YOUR INSTRUCTIONS:
Set down exactly the lines running from the line with "Does the point" to the end of the listing below, both ends included.

PROVIDED ENTRIES:
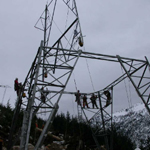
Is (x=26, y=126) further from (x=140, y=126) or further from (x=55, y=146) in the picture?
(x=140, y=126)

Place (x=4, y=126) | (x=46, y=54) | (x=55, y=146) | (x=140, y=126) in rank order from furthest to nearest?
(x=140, y=126) → (x=4, y=126) → (x=55, y=146) → (x=46, y=54)

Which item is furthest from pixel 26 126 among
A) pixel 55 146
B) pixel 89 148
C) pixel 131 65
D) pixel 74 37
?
pixel 89 148

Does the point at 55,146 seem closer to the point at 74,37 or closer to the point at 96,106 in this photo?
the point at 96,106

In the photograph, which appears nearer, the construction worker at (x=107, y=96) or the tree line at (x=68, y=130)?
the construction worker at (x=107, y=96)

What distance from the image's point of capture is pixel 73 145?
2262 cm

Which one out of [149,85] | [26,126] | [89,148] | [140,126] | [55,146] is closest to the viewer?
[26,126]

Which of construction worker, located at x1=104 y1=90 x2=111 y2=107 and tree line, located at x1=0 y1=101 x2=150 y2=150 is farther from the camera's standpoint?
tree line, located at x1=0 y1=101 x2=150 y2=150

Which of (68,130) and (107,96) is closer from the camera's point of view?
(107,96)

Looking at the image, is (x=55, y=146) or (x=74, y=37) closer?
(x=74, y=37)

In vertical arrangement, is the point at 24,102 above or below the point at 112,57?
below

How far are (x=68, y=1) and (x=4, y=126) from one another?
16.1 metres

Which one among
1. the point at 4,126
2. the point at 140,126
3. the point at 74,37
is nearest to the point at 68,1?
the point at 74,37

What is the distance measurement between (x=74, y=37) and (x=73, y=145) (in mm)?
14969

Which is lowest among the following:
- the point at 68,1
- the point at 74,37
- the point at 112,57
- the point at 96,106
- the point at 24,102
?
the point at 24,102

RESULT FOR THIS TASK:
Does the point at 55,146 seem closer to the point at 74,37 or closer to the point at 96,106 in this photo?
the point at 96,106

In the photograph, which appears nearer, the construction worker at (x=107, y=96) or the tree line at (x=68, y=130)?
the construction worker at (x=107, y=96)

What distance from the image's point of capture is pixel 73 145?
2262 cm

Which one out of [149,85] | [26,126] | [89,148] | [140,126] | [55,146] is closest to the viewer?
[26,126]

Which of construction worker, located at x1=104 y1=90 x2=111 y2=107 and tree line, located at x1=0 y1=101 x2=150 y2=150 is farther from the camera's standpoint?
tree line, located at x1=0 y1=101 x2=150 y2=150

Which of (68,130) and (107,96) is closer from the camera's point of view?
(107,96)

Looking at the image, is (x=55, y=146) or (x=74, y=37) closer?
(x=74, y=37)

In vertical arrangement, is the point at 24,102 above or below the point at 112,57?
below

How far are (x=68, y=1) and (x=4, y=126) from one another?
16.1 metres

Which one among
1. the point at 4,126
2. the point at 140,126
3. the point at 74,37
is nearest to the point at 68,1?
the point at 74,37

What is the distance measurement between (x=74, y=37) and (x=73, y=145) (in mm)?
14969

Which is lowest among the following:
- the point at 68,1
- the point at 74,37
- the point at 112,57
- the point at 96,106
- the point at 24,102
?
the point at 24,102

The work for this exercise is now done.